## [What is needed]
Write out exactly the lines running from the line that includes "Which order arranges" to the end of the data, both ends included, and nothing besides.

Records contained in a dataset
## BEGIN

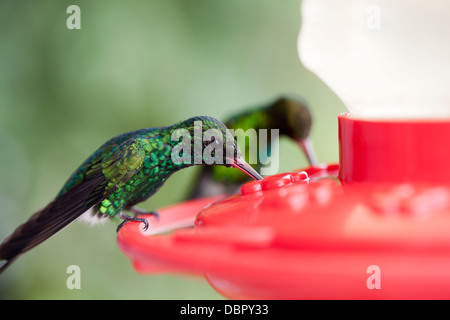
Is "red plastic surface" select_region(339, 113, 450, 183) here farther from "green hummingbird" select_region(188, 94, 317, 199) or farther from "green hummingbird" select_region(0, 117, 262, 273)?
"green hummingbird" select_region(188, 94, 317, 199)

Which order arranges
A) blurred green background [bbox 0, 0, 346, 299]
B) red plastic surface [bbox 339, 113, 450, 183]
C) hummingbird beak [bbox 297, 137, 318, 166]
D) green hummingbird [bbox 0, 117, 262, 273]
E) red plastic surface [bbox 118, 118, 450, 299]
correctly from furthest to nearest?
hummingbird beak [bbox 297, 137, 318, 166] → blurred green background [bbox 0, 0, 346, 299] → green hummingbird [bbox 0, 117, 262, 273] → red plastic surface [bbox 339, 113, 450, 183] → red plastic surface [bbox 118, 118, 450, 299]

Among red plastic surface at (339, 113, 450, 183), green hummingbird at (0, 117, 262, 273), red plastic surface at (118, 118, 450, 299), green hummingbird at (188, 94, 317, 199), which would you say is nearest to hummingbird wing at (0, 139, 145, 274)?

## END

## [The answer]
Which order arranges
A) blurred green background [bbox 0, 0, 346, 299]
B) red plastic surface [bbox 339, 113, 450, 183]
C) hummingbird beak [bbox 297, 137, 318, 166]
D) green hummingbird [bbox 0, 117, 262, 273]
E) red plastic surface [bbox 118, 118, 450, 299]
correctly from furthest to nearest?
hummingbird beak [bbox 297, 137, 318, 166] → blurred green background [bbox 0, 0, 346, 299] → green hummingbird [bbox 0, 117, 262, 273] → red plastic surface [bbox 339, 113, 450, 183] → red plastic surface [bbox 118, 118, 450, 299]

Among red plastic surface at (339, 113, 450, 183), green hummingbird at (0, 117, 262, 273), red plastic surface at (118, 118, 450, 299), green hummingbird at (188, 94, 317, 199), which would you say is nearest to hummingbird wing at (0, 139, 145, 274)?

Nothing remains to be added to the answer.